▸ **AIM**
Copy every entry below word for word, keeping each line as it appears.

________________________________________

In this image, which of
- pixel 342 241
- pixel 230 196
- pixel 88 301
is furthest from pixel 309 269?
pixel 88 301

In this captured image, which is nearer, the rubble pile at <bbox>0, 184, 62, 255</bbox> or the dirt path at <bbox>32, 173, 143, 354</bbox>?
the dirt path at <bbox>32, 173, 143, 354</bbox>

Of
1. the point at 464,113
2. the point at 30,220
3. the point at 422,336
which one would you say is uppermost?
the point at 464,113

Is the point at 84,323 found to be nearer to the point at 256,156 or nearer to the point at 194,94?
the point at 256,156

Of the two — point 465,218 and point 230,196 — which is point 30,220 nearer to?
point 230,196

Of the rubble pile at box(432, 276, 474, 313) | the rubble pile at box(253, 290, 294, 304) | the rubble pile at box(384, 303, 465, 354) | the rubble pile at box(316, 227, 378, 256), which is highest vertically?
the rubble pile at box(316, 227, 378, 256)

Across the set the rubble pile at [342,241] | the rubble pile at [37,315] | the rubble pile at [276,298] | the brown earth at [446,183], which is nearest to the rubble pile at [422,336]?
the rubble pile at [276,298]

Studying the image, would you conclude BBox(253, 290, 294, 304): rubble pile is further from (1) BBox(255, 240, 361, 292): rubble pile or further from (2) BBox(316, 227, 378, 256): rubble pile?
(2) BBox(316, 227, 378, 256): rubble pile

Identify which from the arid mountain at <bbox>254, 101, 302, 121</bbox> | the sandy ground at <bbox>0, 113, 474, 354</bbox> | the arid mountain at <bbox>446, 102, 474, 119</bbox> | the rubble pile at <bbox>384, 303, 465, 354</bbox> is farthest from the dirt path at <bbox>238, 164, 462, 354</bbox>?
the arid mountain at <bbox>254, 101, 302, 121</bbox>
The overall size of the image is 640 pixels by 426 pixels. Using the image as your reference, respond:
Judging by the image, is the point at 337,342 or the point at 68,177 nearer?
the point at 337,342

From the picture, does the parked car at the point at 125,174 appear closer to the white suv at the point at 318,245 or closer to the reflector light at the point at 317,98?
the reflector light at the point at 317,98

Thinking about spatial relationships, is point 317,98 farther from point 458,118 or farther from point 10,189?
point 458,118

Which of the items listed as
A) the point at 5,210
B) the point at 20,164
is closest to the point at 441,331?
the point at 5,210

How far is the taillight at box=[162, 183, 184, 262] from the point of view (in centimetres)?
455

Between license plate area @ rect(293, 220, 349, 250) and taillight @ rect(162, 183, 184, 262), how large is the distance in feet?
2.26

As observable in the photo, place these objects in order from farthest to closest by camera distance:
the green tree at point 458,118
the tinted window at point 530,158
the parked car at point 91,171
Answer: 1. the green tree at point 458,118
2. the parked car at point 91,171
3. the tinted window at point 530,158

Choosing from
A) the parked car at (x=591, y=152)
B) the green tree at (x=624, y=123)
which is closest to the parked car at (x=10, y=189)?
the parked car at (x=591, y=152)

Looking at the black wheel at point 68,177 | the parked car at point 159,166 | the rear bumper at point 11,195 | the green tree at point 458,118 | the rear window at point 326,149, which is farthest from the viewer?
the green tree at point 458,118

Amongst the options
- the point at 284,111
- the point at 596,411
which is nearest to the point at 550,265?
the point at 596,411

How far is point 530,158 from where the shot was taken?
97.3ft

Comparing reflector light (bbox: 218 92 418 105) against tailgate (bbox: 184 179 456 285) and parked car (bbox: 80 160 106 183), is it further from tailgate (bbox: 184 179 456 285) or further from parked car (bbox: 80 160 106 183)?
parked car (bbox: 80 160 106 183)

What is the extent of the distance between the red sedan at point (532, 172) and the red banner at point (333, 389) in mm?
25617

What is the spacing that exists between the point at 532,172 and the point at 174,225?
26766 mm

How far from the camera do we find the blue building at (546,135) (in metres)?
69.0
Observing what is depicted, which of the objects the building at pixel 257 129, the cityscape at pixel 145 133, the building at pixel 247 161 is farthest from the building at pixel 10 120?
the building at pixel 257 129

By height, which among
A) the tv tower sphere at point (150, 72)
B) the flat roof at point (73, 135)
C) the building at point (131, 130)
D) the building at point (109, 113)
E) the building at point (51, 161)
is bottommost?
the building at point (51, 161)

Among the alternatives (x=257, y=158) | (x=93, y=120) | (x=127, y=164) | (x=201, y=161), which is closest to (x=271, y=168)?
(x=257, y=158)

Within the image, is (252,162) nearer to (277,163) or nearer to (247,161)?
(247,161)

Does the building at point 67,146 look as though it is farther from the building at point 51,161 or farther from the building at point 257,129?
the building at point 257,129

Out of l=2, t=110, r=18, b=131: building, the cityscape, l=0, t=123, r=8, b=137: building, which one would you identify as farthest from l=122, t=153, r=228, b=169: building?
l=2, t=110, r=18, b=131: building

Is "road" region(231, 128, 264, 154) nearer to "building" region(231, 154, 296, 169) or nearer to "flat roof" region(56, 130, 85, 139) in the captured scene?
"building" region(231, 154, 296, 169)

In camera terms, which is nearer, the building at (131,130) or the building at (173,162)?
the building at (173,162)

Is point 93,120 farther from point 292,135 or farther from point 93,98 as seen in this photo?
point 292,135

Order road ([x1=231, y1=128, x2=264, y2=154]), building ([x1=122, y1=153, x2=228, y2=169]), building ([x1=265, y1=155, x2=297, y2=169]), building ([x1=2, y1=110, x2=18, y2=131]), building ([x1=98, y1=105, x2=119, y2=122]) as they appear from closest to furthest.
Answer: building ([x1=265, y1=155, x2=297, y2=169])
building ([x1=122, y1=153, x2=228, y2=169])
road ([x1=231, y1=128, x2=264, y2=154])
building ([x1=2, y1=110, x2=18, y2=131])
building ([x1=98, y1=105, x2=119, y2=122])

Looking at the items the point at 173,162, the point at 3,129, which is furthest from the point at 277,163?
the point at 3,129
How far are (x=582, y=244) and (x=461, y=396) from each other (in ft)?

________________________________________

▸ **TASK RESULT**
In this image, which of
- pixel 342 241
- pixel 230 196
- pixel 88 301
is furthest from pixel 309 269?
pixel 88 301

In this captured image, which is nearer, the rubble pile at <bbox>0, 184, 62, 255</bbox> or the dirt path at <bbox>32, 173, 143, 354</bbox>?
the dirt path at <bbox>32, 173, 143, 354</bbox>

Of
1. the point at 464,113
2. the point at 30,220
3. the point at 422,336
which one would you say is uppermost?
the point at 464,113

Is the point at 84,323 found to be nearer to the point at 256,156 or nearer to the point at 194,94?
the point at 256,156

Of the two — point 465,218 and point 230,196 — which is point 30,220 nearer to?
point 230,196

Of the rubble pile at box(432, 276, 474, 313) | the rubble pile at box(253, 290, 294, 304) | the rubble pile at box(384, 303, 465, 354) | the rubble pile at box(316, 227, 378, 256), which is highest vertically?
the rubble pile at box(316, 227, 378, 256)

Across the set the rubble pile at [342,241] | the rubble pile at [37,315] | the rubble pile at [276,298] | the brown earth at [446,183], which is nearest to the rubble pile at [422,336]?
the rubble pile at [276,298]

Studying the image, would you conclude BBox(253, 290, 294, 304): rubble pile is further from (1) BBox(255, 240, 361, 292): rubble pile or further from (2) BBox(316, 227, 378, 256): rubble pile?
(2) BBox(316, 227, 378, 256): rubble pile

Identify which from the arid mountain at <bbox>254, 101, 302, 121</bbox> | the sandy ground at <bbox>0, 113, 474, 354</bbox> | the arid mountain at <bbox>446, 102, 474, 119</bbox> | the rubble pile at <bbox>384, 303, 465, 354</bbox> is farthest from the dirt path at <bbox>238, 164, 462, 354</bbox>?
the arid mountain at <bbox>254, 101, 302, 121</bbox>
The overall size of the image is 640 pixels by 426 pixels. Using the image as your reference, respond:
Judging by the image, is the point at 337,342 or the point at 68,177 nearer?
the point at 337,342

From the picture, does the parked car at the point at 125,174 appear closer to the white suv at the point at 318,245 or closer to the reflector light at the point at 317,98?
the reflector light at the point at 317,98

Thinking about spatial relationships, is point 317,98 farther from point 458,118 or farther from point 10,189?
point 458,118

Which of the items listed as
A) the point at 5,210
B) the point at 20,164
is closest to the point at 441,331?
the point at 5,210

How far is the taillight at box=[162, 183, 184, 262] from the point of view (in centimetres)?
455

Between license plate area @ rect(293, 220, 349, 250) and taillight @ rect(162, 183, 184, 262), how large is the distance in feet?
2.26

As observable in the photo, place these objects in order from farthest to closest by camera distance:
the green tree at point 458,118
the tinted window at point 530,158
the parked car at point 91,171
Answer: 1. the green tree at point 458,118
2. the parked car at point 91,171
3. the tinted window at point 530,158

Choosing from
A) the parked car at (x=591, y=152)
B) the green tree at (x=624, y=123)
which is closest to the parked car at (x=10, y=189)?
the parked car at (x=591, y=152)

Looking at the black wheel at point 68,177 | the parked car at point 159,166 | the rear bumper at point 11,195 | the green tree at point 458,118 | the rear window at point 326,149, which is farthest from the viewer?
the green tree at point 458,118

Amongst the options
- the point at 284,111
- the point at 596,411
which is nearest to the point at 550,265?
the point at 596,411

How far is point 530,158 from where the shot was taken?
97.3ft

Comparing reflector light (bbox: 218 92 418 105) against tailgate (bbox: 184 179 456 285) and parked car (bbox: 80 160 106 183), is it further from tailgate (bbox: 184 179 456 285) or further from parked car (bbox: 80 160 106 183)?
parked car (bbox: 80 160 106 183)

What is the extent of the distance between the red sedan at point (532, 172) and the red banner at point (333, 389) in mm?
25617

What is the spacing that exists between the point at 532,172 and the point at 174,225?
26766 mm

How far from the camera do we find the blue building at (546,135) (in metres)?
69.0
Observing what is depicted, which of the objects the building at pixel 257 129, the cityscape at pixel 145 133, the building at pixel 247 161 is farthest from the building at pixel 10 120?
the building at pixel 257 129

By height, which among
A) the tv tower sphere at point (150, 72)
B) the flat roof at point (73, 135)
C) the building at point (131, 130)
D) the building at point (109, 113)
E) the building at point (51, 161)
is bottommost?
the building at point (51, 161)

Among the alternatives (x=257, y=158) | (x=93, y=120) | (x=127, y=164) | (x=201, y=161), which is closest to (x=271, y=168)?
(x=257, y=158)

Within the image, is (252,162) nearer to (277,163) or nearer to (247,161)?
(247,161)

Does the building at point 67,146 look as though it is farther from the building at point 51,161 or farther from the building at point 257,129?
the building at point 257,129

Out of l=2, t=110, r=18, b=131: building, the cityscape, l=0, t=123, r=8, b=137: building, which one would you identify as farthest from l=122, t=153, r=228, b=169: building?
l=2, t=110, r=18, b=131: building

Is "road" region(231, 128, 264, 154) nearer to "building" region(231, 154, 296, 169) or nearer to "flat roof" region(56, 130, 85, 139) in the captured scene?
"building" region(231, 154, 296, 169)

In camera terms, which is nearer, the building at (131,130) or the building at (173,162)?
the building at (173,162)

Is point 93,120 farther from point 292,135 or farther from point 93,98 as seen in this photo?
point 292,135

Order road ([x1=231, y1=128, x2=264, y2=154]), building ([x1=122, y1=153, x2=228, y2=169]), building ([x1=265, y1=155, x2=297, y2=169]), building ([x1=2, y1=110, x2=18, y2=131]), building ([x1=98, y1=105, x2=119, y2=122]) as they appear from closest to furthest.
Answer: building ([x1=265, y1=155, x2=297, y2=169])
building ([x1=122, y1=153, x2=228, y2=169])
road ([x1=231, y1=128, x2=264, y2=154])
building ([x1=2, y1=110, x2=18, y2=131])
building ([x1=98, y1=105, x2=119, y2=122])

Looking at the items the point at 173,162, the point at 3,129, which is furthest from the point at 277,163?
the point at 3,129
How far are (x=582, y=244) and (x=461, y=396) from each other (in ft)?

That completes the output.